Making matters worse, Reese begins to suspect Joshua, the inspirational and charismatic founder of the shelter, has not gathered their group below entirely by chance. As fear and doubt bloom in the community, Reese embarks on a mission to discover what secrets Joshua is hiding. What she uncovers is unimaginable: the greatest threat may not be in the outside world at all, but instead sealed in the shelter with them. With uncertainty breaking bonds, Reese must decide what to do with the information she has uncovered, and most crucially, who to trust.

About Sonia Fuderer:
Sonia was raised in Louisville, KY, the second of four kids, and lived for the arts. She danced, sang, and played piano and cello growing up. Dance, specifically ballet, was her favorite and she practically lived at the dance studio in high school. She went away to college at Morehead State University and earned a degree in elementary education.

She has the incredible honor of being the mother of two of the most amazing kids in the world. They keep her busy, make her laugh, fill her with pride, give purpose to her life, and help her stay grounded.

She taught elementary education for several years before turning her attention to running an after-school program for kids who needed some extra academic help. She started writing The Last Flock in the summer of 2013, after being scared by a TV show.

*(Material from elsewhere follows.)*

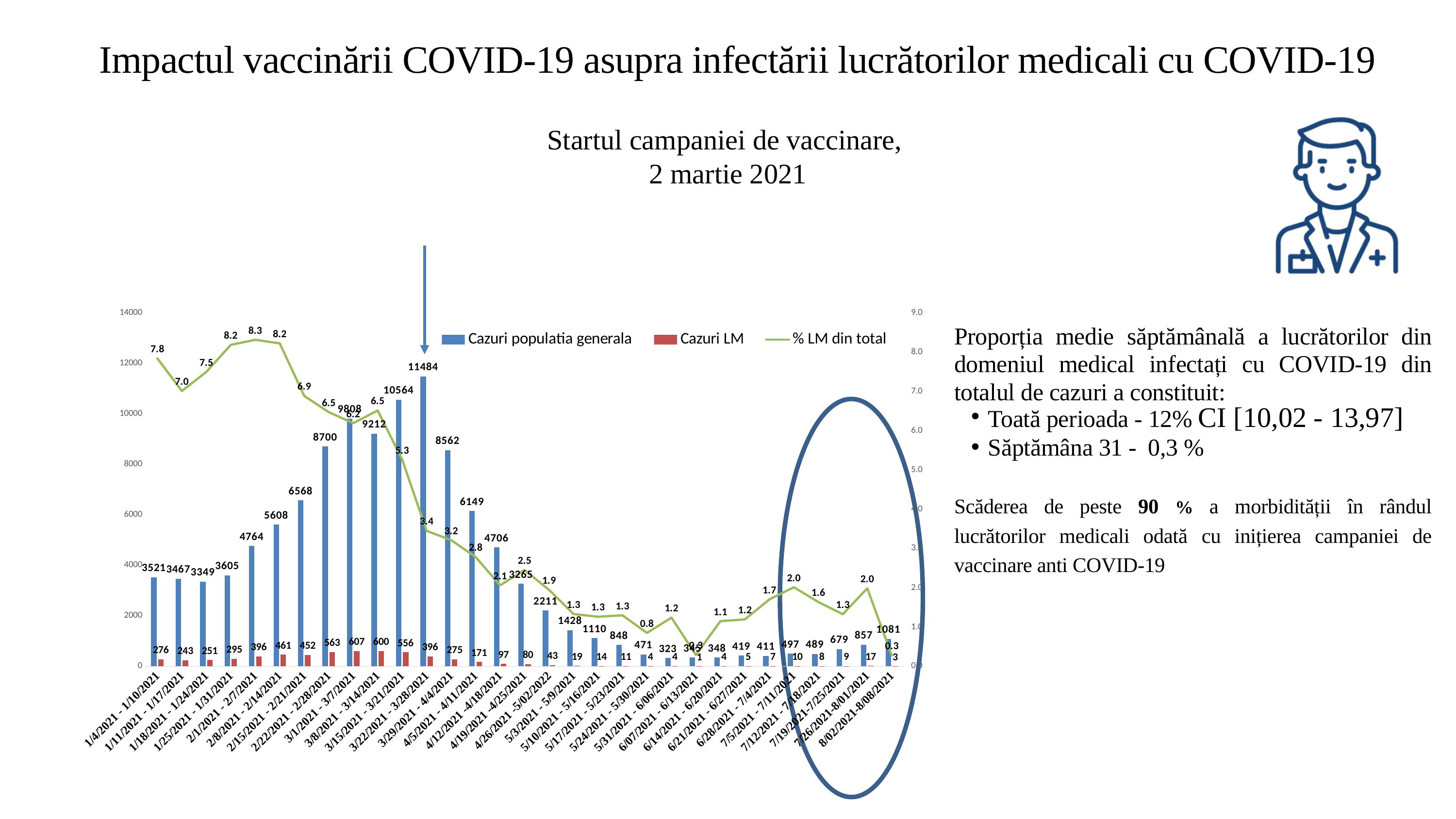
What is the value of Cazuri populatia generala for the week 7/26/2021-8/01/2021? 857 What is the value of Cazuri populatia generala for the week 3/22/2021 - 3/28/2021? 11484 Which week has the larger value for Cazuri LM: 1/4/2021 - 1/10/2021 or 1/11/2021 - 1/17/2021? 1/4/2021 - 1/10/2021 How many series does the chart legend list? 3 What is the value of Cazuri LM for the week 3/1/2021 - 3/7/2021? 607 What is the difference in Cazuri populatia generala between the weeks 3/22/2021 - 3/28/2021 and 3/29/2021 - 4/4/2021? 2922 Which week has the highest value for % LM din total? 2/1/2021 - 2/7/2021 What is the value of % LM din total for the week 8/02/2021-8/08/2021? 0.3 How many weekly categories are shown on the x axis of the chart? 31 Which week has the highest value for Cazuri populatia generala? 3/22/2021 - 3/28/2021 Does the % LM din total line generally rise or fall from the first week to the last week? Fall What kind of chart is shown on the slide? A combination bar and line chart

She loves writing, dancing, knitting, reading, the color blue, peach mango tea, cats, the fall, weddings, fruit, cheering on the Cincinnati Bengals (Who Dey!) and UNC Tar Heels, pedicures, Sour Patch Kids, yoga, Jillian Michaels workouts, watching my daughter dance, listening to my son read and tell jokes, and being married to the best husband in the world.


  1. I could never be a dancer - I've seen how hard they work and can only stand back in awe. I've always been impressed by their ability. I like that dancers use dance as an escape while readers use books. We kind of know how you feel (;

    You are going to make me cry when you talk about your daughter Sonia. I don't know why you still don't dance though. You clearly love it. I would love to see your All of Me choreography by the way. Fantastic guest post!

    1. It's a lot of work, but just like everything else, hard work can pay off. :) So true! And you can have both books AND dance be an escape. Many dancers are actually very interested in creative writing and/or English.

      (Right?! Her post just makes me want to cry because it's so beautiful and so true.)